The reference to “The Graduate” is amusing even though it will go unnoticed by most of the target audience for TAG. The establishing shot of the boy spraying himself with TAG in his car helps improve the branding of the spot and show us that the boy has a car and a date which may make him aspirational for users of the product who may have neither. The actors for both boy and Mrs. Drake-cum-Robinson are well chosen.
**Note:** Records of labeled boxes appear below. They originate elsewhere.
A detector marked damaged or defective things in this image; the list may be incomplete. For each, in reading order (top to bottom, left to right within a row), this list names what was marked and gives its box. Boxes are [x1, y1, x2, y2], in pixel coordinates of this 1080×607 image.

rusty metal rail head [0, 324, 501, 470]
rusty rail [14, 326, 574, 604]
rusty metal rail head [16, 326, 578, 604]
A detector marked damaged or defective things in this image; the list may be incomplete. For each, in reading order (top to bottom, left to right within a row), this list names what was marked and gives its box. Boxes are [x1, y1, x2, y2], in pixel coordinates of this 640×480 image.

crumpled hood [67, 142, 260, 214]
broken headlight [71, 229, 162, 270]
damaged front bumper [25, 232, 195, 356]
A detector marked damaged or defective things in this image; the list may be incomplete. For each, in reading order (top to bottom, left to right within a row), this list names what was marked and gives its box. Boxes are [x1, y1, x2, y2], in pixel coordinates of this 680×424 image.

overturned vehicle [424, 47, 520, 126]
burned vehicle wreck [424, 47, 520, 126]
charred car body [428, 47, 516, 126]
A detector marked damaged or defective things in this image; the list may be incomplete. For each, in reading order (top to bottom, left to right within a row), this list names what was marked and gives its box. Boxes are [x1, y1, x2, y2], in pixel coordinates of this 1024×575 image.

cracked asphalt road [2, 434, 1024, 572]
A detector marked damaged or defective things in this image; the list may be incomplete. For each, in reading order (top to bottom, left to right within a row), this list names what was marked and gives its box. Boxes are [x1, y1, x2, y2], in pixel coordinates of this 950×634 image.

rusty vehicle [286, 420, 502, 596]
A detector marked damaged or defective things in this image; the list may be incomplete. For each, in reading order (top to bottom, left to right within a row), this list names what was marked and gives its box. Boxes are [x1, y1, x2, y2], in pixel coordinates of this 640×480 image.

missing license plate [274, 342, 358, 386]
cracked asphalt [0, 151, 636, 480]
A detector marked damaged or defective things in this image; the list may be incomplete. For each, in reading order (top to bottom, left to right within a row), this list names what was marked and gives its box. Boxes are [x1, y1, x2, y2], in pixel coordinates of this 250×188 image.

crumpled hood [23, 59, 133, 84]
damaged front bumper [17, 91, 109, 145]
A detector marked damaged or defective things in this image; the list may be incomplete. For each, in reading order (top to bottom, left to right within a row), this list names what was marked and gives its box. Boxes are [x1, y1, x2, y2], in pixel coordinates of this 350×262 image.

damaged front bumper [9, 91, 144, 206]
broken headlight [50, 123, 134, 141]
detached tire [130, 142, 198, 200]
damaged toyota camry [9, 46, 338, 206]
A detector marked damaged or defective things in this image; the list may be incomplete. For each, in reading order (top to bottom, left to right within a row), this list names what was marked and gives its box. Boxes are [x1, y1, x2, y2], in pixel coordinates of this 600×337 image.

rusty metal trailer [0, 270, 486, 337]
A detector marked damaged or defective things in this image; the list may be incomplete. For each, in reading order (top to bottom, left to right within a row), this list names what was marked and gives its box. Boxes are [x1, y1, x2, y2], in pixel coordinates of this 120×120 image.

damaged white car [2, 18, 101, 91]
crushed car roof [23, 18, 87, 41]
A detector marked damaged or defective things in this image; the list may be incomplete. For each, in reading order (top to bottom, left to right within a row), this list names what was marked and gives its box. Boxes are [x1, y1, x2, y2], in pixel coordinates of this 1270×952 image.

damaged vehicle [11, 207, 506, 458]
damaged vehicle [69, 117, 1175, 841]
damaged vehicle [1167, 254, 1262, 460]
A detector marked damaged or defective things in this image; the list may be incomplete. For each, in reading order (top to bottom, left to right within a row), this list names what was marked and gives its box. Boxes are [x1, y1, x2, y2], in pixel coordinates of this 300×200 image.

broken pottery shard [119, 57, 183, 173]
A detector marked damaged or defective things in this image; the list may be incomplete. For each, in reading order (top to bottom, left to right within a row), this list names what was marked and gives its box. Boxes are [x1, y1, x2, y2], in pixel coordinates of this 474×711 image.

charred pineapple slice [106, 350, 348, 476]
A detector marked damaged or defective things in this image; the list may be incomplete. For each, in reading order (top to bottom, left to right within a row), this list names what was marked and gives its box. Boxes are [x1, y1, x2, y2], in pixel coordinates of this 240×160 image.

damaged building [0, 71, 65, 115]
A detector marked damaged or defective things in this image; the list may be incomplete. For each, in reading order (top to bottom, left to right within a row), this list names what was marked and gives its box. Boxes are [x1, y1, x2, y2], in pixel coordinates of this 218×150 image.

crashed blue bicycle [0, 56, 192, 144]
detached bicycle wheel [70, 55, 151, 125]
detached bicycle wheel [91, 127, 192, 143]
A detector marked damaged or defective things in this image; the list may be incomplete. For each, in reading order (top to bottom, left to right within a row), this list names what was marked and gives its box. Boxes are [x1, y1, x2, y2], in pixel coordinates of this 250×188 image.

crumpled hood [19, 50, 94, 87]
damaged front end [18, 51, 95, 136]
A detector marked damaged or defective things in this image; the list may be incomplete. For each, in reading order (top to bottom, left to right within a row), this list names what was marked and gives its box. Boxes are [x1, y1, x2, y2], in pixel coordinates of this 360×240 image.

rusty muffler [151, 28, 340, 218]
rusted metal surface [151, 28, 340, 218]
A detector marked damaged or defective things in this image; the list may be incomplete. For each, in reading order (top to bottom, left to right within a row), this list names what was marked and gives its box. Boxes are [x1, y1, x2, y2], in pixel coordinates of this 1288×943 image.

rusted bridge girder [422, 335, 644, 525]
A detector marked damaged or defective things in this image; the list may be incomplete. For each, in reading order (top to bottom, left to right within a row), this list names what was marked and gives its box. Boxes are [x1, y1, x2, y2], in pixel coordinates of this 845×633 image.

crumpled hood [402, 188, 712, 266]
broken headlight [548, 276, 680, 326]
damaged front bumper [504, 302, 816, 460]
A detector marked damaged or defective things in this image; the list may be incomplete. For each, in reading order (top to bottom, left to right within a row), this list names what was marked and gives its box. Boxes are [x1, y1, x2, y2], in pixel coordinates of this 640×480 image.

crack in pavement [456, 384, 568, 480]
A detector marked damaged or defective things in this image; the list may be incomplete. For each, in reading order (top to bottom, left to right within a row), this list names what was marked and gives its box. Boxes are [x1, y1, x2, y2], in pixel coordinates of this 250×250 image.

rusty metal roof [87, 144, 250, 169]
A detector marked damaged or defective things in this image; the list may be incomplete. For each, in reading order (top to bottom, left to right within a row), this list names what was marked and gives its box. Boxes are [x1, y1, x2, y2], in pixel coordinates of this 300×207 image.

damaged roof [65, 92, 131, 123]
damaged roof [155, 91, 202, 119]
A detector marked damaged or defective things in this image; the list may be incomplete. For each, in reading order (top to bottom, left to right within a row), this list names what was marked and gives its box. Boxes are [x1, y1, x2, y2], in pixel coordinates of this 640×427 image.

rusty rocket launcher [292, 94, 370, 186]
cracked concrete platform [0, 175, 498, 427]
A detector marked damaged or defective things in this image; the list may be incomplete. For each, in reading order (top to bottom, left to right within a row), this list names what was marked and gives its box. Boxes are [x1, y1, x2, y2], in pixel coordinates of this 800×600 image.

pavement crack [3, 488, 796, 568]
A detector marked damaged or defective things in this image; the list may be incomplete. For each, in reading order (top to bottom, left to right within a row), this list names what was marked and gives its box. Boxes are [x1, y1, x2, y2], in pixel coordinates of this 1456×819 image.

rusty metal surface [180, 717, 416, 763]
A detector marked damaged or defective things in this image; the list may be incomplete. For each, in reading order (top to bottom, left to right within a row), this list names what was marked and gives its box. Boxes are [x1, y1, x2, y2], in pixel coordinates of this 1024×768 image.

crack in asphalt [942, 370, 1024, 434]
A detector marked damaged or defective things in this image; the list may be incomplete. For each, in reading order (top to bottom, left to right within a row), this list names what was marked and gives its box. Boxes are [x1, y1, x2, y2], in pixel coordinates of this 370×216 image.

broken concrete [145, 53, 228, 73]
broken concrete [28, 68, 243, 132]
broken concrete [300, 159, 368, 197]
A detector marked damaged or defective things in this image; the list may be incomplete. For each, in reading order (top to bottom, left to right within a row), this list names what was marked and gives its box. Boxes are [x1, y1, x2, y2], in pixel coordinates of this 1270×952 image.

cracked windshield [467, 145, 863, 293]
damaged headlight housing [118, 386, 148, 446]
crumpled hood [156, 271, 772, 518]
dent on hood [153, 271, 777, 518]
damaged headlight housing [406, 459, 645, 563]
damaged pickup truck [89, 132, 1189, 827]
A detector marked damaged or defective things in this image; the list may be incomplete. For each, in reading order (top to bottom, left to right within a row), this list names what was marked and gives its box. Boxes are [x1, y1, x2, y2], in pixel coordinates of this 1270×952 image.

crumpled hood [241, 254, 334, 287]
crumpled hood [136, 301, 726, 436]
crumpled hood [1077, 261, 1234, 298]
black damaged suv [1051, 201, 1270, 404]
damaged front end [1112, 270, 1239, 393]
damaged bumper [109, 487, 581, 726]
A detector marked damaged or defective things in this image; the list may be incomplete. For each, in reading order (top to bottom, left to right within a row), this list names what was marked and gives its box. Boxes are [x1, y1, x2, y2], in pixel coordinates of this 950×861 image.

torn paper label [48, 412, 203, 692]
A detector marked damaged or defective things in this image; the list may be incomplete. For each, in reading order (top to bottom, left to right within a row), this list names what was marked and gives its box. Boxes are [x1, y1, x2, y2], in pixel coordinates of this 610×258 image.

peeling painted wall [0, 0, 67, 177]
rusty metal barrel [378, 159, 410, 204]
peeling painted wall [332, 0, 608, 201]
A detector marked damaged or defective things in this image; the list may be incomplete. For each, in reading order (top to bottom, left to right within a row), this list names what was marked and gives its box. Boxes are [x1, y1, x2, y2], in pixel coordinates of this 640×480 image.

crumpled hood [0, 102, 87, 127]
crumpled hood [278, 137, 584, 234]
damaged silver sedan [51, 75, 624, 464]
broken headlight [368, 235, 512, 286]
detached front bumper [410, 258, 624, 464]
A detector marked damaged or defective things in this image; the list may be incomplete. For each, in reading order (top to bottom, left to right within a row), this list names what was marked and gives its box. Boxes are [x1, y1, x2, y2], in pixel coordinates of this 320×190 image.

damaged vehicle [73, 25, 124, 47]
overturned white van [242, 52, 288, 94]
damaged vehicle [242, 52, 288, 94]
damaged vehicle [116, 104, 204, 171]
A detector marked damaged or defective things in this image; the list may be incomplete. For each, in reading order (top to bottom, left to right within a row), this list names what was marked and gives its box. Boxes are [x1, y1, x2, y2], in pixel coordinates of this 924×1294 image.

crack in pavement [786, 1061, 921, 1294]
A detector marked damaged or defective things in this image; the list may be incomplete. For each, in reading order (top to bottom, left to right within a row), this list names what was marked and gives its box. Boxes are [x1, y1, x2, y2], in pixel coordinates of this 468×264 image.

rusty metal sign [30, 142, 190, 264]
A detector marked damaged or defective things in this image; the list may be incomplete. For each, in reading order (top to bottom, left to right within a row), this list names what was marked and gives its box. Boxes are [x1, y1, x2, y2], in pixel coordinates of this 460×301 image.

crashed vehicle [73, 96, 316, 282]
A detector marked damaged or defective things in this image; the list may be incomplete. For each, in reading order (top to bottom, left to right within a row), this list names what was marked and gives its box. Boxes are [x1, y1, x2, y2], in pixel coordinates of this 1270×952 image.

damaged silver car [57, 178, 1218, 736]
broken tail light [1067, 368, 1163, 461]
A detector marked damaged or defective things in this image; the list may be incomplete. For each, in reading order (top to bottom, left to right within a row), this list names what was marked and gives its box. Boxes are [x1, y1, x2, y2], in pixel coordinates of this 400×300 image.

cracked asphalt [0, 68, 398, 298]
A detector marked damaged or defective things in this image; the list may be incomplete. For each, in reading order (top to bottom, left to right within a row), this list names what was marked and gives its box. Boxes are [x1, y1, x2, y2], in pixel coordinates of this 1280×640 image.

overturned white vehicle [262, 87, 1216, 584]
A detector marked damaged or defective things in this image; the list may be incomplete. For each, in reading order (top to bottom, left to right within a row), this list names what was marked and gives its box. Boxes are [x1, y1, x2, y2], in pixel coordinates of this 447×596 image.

There is some debate in marketing and media circles over just what exactly the AXE EFFECT is. Unilever would like us to believe that its the power of the smelly fragrances to attract girls. Many American parents think it is the power to persuade juveniles that smelling like a carwash from fifty feet away is a good thing (read Robin Givhan’s droll commentary on Axe for the Washington Post here). Investors and marketers think the AXE EFFECT is getting those same young men to spend billions of dollars on something they never used before – which becomes found money for packaged goods companies.
Only after looking at the launch spot for Gillette’s TAG do we see what the AXE EFFECT truly is – spawning mindless competition.
You can’t blame the agency for this spot. It is executed extremely well, but it is executed against the same strategy as AXE. The AXE EFFECT is getting women uncontrollably excited. The TAG effect is – getting women uncontrollably excited?? Is there a subtle difference in thinking that older women will also take notice? Perhaps. But TAG is trying to own something that AXE already has locked up.
This advertising blog suspects that when you watch this commercial you are watching a financial strategy at play, not a marketing strategy. Launch a second product in a successful category (well, Old Spice Red Zone might have beat them, but ignore that for the moment) and you get some guaranteed share. And it is a big, big market. So no need to put the braintrust behind the marketing strategy – just more or less follow the blueprint put down by Unilever.
Pardon us if we’re unimpressed.
Branding Bottom Line:
Procter & Gamble cannot take control of Gillette marketing soon enough.